- **What to do**:
1. According to the article on the police radio system, what did the new system cost taxpayers?
2. Reproduce the part of the police radio article between "Paul LeClair, director" and "the Twin Cities.", inclusive.
3. List every reference to a day, week, or month in the police radio article.

Begin Selection

Yes, it’s true. Police scanners no longer pick up transmissions from some local police departments.  

Lewiston and Auburn police departments have gone to a new encrypted radio system that cannot be picked up by the regular police scanners owned by many civilians. 

Paul LeClair, director of the Lewiston-Auburn 911 Communications Center, explained it this way: 

“The 800MHz radio system — Auburn and Lewiston — police frequencies are 100-percent encrypted,” LeClair said Thursday, as the system unrolled. “The translation is that LA911 will ensure the police frequencies remain secure and encrypted by managing the new radio system technology. LA911 will not grant access to the police department frequencies to non-public safety agencies.” 

The new system went online earlier this week, at a cost of $4.5 million to taxpayers. It had originally been scheduled to launch last February. 

There had been no public discussion on the matter, so the radio silence came as a surprise to many scanner owners across the Twin Cities.

End Selection
Begin Items

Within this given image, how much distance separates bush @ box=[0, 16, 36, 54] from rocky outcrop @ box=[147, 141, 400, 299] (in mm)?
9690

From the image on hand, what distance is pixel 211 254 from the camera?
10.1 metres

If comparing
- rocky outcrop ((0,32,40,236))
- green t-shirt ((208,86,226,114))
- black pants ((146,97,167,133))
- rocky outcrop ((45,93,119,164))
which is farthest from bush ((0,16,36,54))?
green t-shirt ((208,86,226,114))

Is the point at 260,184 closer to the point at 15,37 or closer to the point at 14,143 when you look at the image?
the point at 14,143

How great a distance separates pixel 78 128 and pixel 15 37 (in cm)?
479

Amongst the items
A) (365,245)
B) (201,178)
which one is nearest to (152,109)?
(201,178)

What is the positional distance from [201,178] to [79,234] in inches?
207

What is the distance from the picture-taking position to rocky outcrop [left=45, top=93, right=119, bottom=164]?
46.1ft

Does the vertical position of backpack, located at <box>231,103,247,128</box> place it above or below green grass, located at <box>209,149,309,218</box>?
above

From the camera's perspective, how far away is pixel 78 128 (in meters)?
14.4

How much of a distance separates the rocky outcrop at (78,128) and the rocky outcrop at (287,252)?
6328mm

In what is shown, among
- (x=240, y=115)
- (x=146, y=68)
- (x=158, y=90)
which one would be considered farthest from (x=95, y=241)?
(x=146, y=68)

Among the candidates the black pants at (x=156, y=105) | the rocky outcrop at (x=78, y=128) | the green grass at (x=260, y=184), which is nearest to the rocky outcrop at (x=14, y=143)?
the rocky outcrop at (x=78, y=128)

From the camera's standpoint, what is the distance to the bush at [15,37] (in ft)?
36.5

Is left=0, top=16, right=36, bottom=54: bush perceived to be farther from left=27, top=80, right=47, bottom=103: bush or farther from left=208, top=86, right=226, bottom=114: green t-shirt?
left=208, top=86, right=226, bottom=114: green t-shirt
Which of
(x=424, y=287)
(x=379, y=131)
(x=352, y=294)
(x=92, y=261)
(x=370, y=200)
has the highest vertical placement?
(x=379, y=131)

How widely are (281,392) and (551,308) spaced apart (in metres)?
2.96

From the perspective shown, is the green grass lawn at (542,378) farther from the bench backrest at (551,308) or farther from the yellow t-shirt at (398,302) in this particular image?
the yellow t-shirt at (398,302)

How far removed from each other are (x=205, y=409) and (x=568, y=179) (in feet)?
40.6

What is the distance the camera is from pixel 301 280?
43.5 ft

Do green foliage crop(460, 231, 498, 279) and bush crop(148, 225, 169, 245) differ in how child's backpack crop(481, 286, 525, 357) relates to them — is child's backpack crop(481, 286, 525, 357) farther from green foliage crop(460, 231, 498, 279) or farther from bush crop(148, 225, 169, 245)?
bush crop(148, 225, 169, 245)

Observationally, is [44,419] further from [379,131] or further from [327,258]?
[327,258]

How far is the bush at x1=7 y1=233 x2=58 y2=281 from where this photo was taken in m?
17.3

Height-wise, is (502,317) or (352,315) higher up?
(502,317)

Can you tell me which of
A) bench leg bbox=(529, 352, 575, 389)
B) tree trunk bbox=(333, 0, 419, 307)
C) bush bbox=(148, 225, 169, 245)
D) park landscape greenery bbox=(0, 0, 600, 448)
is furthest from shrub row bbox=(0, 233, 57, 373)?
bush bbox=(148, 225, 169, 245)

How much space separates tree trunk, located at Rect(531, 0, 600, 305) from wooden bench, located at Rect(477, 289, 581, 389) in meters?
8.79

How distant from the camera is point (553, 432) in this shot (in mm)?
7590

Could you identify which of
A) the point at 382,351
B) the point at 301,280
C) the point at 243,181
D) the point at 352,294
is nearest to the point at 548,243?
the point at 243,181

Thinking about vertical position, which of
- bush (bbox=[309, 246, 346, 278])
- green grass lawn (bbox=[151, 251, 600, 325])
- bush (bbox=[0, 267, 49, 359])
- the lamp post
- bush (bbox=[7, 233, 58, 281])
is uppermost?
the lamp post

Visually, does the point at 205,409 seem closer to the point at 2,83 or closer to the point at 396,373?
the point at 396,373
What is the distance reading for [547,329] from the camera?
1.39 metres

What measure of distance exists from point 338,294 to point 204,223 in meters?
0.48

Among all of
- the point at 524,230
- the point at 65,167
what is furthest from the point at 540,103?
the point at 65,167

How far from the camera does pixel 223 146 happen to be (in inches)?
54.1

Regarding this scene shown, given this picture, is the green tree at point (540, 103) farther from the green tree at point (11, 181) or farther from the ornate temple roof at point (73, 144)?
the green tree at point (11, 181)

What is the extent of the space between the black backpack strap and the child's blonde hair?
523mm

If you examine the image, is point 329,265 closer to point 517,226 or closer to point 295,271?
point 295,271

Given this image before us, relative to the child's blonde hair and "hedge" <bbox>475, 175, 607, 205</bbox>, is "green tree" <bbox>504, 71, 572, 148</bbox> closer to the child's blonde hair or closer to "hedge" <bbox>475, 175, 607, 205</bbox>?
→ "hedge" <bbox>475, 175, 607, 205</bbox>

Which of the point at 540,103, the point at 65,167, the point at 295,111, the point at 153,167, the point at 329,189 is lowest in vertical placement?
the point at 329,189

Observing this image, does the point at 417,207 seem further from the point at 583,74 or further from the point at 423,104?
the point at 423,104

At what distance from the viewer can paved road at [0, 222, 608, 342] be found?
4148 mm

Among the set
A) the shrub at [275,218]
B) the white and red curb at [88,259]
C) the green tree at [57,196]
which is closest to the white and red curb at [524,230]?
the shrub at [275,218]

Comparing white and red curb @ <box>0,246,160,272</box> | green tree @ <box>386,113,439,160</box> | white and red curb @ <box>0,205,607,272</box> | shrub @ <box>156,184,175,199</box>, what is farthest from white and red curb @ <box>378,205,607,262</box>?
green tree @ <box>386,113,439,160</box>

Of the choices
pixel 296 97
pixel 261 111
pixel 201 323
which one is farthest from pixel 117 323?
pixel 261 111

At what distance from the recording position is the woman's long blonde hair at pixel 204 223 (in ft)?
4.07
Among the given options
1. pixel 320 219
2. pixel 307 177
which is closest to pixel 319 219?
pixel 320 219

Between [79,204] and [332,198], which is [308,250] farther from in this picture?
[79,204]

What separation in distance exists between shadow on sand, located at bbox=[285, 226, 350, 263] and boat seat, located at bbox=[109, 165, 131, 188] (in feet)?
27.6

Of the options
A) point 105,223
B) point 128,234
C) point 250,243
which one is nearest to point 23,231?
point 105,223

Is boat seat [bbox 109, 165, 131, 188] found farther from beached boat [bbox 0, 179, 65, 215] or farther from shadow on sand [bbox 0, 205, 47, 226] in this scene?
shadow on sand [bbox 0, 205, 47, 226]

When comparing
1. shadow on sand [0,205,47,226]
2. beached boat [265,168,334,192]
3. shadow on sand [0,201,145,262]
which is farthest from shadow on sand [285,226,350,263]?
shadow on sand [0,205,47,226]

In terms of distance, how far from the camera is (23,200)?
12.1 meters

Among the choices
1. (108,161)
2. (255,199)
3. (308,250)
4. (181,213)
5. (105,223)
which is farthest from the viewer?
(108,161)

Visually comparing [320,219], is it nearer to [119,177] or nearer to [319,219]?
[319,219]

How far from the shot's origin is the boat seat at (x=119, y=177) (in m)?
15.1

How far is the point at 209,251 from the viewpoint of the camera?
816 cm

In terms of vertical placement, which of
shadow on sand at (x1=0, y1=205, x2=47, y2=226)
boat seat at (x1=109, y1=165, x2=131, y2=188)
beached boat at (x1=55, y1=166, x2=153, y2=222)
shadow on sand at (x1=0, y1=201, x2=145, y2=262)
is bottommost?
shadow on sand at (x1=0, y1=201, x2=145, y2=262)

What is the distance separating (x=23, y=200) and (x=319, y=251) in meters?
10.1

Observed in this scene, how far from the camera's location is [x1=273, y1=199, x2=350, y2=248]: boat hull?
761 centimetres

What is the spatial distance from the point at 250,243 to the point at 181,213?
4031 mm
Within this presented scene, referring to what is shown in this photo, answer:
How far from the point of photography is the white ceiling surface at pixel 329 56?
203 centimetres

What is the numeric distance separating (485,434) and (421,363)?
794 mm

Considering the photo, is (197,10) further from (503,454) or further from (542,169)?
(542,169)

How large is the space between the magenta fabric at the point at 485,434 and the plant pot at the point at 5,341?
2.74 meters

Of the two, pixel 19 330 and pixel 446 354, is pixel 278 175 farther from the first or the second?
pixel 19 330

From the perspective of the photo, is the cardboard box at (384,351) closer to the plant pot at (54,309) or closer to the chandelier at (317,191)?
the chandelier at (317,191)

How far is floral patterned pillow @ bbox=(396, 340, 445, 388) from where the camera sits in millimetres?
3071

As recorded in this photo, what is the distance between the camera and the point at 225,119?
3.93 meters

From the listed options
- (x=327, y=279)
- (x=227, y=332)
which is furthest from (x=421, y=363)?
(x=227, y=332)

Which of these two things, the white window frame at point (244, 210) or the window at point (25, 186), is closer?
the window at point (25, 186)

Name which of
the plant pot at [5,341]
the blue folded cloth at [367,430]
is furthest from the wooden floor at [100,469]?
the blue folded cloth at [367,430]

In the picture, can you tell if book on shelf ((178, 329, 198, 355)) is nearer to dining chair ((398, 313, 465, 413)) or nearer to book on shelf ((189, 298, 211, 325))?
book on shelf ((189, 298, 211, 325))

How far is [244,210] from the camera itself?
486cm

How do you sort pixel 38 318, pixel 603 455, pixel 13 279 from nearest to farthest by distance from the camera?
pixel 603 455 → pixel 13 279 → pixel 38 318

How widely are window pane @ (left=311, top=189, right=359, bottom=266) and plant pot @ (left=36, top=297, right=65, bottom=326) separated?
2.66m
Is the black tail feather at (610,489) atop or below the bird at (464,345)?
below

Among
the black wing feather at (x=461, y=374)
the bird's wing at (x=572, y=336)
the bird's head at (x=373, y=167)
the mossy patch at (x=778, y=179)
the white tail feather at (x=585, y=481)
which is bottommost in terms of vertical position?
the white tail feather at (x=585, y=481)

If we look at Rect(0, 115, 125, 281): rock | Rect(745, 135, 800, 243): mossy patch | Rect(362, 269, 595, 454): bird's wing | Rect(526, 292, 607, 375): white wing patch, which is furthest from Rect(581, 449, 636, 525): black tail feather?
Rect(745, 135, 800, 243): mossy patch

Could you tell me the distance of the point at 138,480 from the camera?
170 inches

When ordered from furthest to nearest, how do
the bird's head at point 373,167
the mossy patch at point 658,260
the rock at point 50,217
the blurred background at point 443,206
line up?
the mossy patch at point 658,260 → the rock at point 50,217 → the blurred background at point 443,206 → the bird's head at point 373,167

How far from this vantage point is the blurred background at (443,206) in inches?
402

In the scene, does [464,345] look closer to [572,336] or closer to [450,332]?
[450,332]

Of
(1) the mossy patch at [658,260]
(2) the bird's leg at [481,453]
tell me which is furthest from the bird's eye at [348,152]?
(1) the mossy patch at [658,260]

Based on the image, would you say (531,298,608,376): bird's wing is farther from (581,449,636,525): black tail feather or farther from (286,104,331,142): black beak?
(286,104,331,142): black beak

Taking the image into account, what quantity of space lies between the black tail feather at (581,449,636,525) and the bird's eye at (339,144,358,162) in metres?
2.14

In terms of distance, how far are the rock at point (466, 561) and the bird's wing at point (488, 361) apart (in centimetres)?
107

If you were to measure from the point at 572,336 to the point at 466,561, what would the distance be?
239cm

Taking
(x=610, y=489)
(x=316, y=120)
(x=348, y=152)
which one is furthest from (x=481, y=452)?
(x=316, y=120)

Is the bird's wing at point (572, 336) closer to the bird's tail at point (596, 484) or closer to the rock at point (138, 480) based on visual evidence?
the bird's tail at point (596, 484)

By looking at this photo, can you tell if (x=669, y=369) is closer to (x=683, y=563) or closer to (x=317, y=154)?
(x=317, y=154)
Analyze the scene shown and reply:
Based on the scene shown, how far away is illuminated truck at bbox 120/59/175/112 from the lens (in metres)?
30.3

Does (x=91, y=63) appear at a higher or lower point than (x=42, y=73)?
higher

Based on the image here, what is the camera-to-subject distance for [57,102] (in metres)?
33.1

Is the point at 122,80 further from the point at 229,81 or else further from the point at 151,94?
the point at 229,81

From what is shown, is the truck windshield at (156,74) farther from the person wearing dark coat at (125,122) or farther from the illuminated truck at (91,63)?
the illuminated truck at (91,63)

End Items

- **Expected outputs**:
1. $4.5 million

2.
Paul LeClair, director of the Lewiston-Auburn 911 Communications Center, explained it this way: 

“The 800MHz radio system — Auburn and Lewiston — police frequencies are 100-percent encrypted,” LeClair said Thursday, as the system unrolled. “The translation is that LA911 will ensure the police frequencies remain secure and encrypted by managing the new radio system technology. LA911 will not grant access to the police department frequencies to non-public safety agencies.” 

The new system went online earlier this week, at a cost of $4.5 million to taxpayers. It had originally been scheduled to launch last February. 

There had been no public discussion on the matter, so the radio silence came as a surprise to many scanner owners across the Twin Cities.

3. Thursday; earlier this week; last February